> 抜粋
2008-08-15
1836年8月、広州アメリカ商館に、ドイツ人宣教師カール・ギュツラフ等により「モリソン教育協会(Morrison Education Society)」が設立された。カール・ギャツラフは、日本人漂流民3名の協力を得て、世界初の和訳聖書『約翰福音之傳』を翻訳した人物で、モリソンと同じロンドン伝道会(London Missionary Society)から派遣された宣教師である。

> データセットの項目
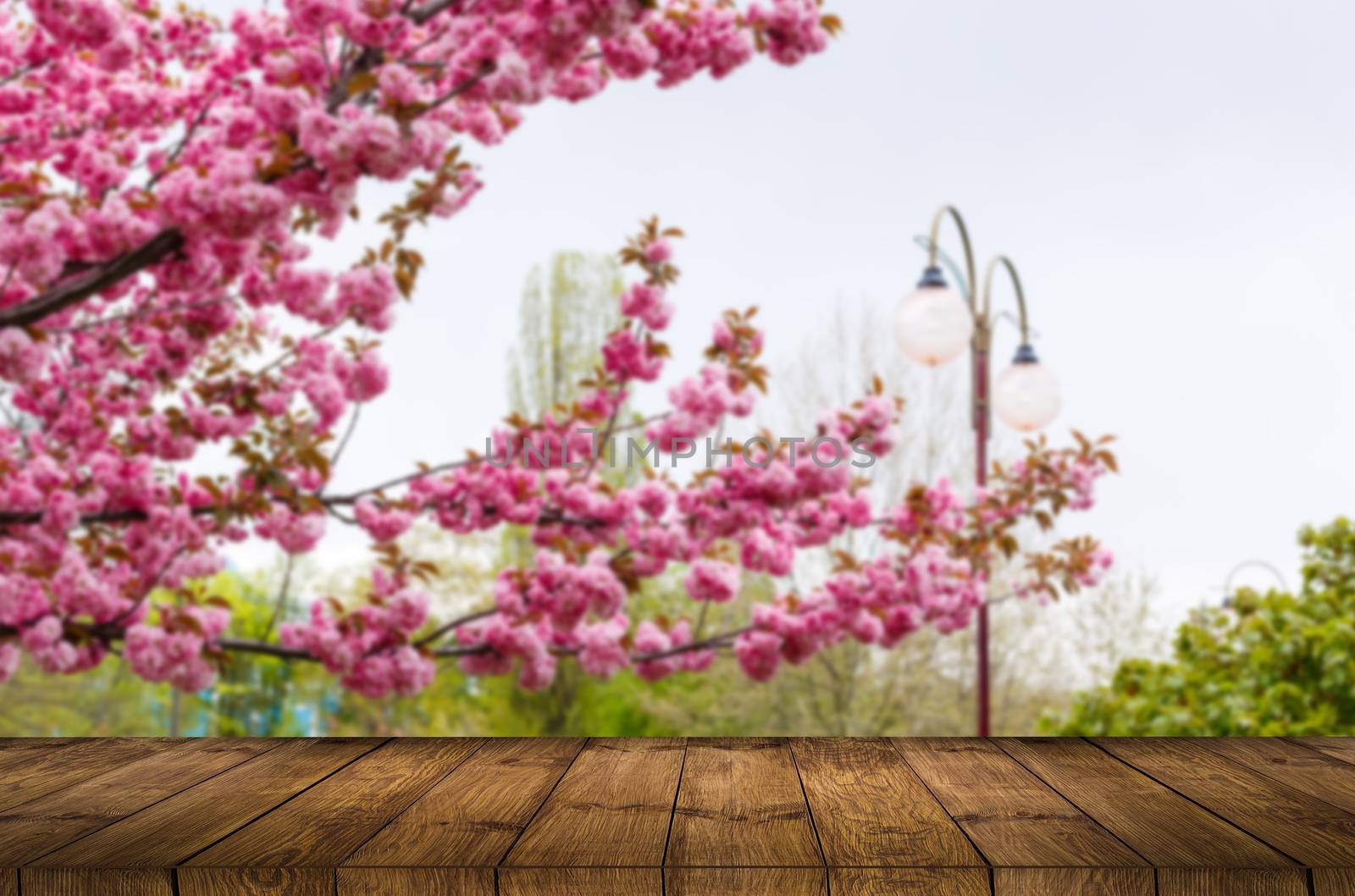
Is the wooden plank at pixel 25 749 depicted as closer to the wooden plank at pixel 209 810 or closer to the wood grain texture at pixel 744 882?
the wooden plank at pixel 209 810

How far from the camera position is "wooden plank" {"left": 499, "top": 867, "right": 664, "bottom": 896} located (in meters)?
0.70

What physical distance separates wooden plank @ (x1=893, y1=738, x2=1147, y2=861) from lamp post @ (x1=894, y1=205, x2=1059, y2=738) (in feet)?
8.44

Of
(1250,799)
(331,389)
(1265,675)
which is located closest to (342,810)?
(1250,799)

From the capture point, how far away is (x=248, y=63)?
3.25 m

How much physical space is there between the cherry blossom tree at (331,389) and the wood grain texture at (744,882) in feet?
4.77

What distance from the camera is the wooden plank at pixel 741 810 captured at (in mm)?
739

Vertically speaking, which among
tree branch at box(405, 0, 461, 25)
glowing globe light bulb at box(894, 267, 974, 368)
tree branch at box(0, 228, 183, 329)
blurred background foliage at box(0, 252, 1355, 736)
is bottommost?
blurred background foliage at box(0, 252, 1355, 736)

...

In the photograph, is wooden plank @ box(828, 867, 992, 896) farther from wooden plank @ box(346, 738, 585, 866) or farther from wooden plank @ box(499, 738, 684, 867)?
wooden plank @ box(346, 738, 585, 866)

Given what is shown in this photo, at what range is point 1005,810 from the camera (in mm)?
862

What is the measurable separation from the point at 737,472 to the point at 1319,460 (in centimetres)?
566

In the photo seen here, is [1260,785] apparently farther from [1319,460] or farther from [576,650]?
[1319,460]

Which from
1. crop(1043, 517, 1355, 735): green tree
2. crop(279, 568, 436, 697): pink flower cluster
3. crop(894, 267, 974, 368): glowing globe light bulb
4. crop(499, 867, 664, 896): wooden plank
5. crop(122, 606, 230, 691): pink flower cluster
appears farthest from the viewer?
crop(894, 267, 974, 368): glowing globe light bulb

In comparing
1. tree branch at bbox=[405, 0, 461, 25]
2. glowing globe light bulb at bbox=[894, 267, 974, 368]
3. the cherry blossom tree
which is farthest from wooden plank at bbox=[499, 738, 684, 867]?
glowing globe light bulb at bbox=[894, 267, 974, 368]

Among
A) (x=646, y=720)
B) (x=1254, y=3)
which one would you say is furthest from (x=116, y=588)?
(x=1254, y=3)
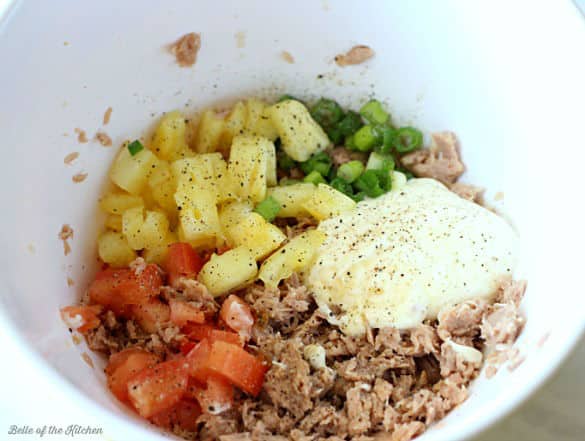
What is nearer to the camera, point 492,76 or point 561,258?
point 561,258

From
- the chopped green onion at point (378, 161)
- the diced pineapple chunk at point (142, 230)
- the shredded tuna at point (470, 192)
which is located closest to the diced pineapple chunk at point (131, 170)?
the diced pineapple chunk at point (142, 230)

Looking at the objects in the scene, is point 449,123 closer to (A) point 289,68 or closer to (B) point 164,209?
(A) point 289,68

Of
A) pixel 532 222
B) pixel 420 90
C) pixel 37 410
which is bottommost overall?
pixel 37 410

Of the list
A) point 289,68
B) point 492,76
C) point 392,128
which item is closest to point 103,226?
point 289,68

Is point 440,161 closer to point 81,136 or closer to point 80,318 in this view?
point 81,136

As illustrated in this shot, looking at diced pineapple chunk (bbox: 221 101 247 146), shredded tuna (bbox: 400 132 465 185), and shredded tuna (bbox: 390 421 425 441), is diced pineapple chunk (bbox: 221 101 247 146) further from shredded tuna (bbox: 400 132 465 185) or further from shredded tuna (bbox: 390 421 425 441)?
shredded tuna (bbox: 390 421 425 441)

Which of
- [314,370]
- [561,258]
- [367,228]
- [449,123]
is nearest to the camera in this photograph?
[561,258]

> 課題
[1] モリソン教育協会についての抜粋から、算用数字を含む表記をすべて抜き出せ。
[2] モリソン教育協会についての抜粋によると、同協会はどこに設立されたか。
[3] モリソン教育協会についての抜粋を、最後の文の後から書き継げ。

> 解答
[1] 2008-08-15、1836年8月、3名

[2] 広州アメリカ商館

[3]
協会設立に先立つこと2年、1834年にはギャツラフ夫人がマカオで塾を開いていた。後に有名になる容〓は7歳で父親に連れられてこの塾に入った。容〓を含め、生徒は少なく、乞食だった少年一名を含むなど、いずれも貧しい家庭の子供だったようである。1939年に入り中英関係が緊張したため、塾は閉鎖、11月に独立したモリソン記念学校(馬礼遜学堂)が歴史の舞台に登場する。校長兼教師を務めたのは、アメリカ人宣教師ブラウン(Samuel Robbins Brown)。開学当初、学生は6名であった(塾の学生も復学)。ブラウンは後に来日、新約聖書の翻訳に精力を傾け、ブラウン塾を開いている。(ブラウン塾は1877年・明治10年に東京築地に移り、「東京一致神学校」となり、やがて白金の「明治学院」へとつながっていった)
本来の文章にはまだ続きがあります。